─── Records provided
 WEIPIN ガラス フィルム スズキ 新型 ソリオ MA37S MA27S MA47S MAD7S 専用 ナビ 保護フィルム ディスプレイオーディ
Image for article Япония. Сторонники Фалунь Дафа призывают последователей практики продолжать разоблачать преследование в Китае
──────
─── Records provided
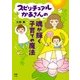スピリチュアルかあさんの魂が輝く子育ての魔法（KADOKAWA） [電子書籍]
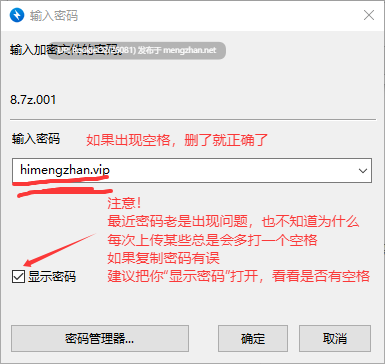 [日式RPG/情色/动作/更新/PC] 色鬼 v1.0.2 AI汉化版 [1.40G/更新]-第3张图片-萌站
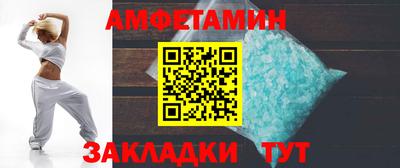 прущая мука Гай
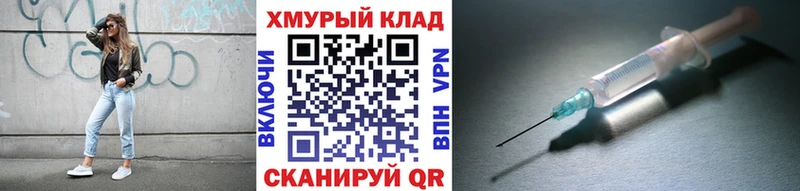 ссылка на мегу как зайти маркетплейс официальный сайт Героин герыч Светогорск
──────
▶ [To do]: Would you please copy, word for word, everything above from the line containing "WEIPIN ガラス フィルム" down to the line containing "Image for article", those two lines included?

▶ [Reply to the exercise]:
 WEIPIN ガラス フィルム スズキ 新型 ソリオ MA37S MA27S MA47S MAD7S 専用 ナビ 保護フィルム ディスプレイオーディ
Image for article Япония. Сторонники Фалунь Дафа призывают последователей практики продолжать разоблачать преследование в Китае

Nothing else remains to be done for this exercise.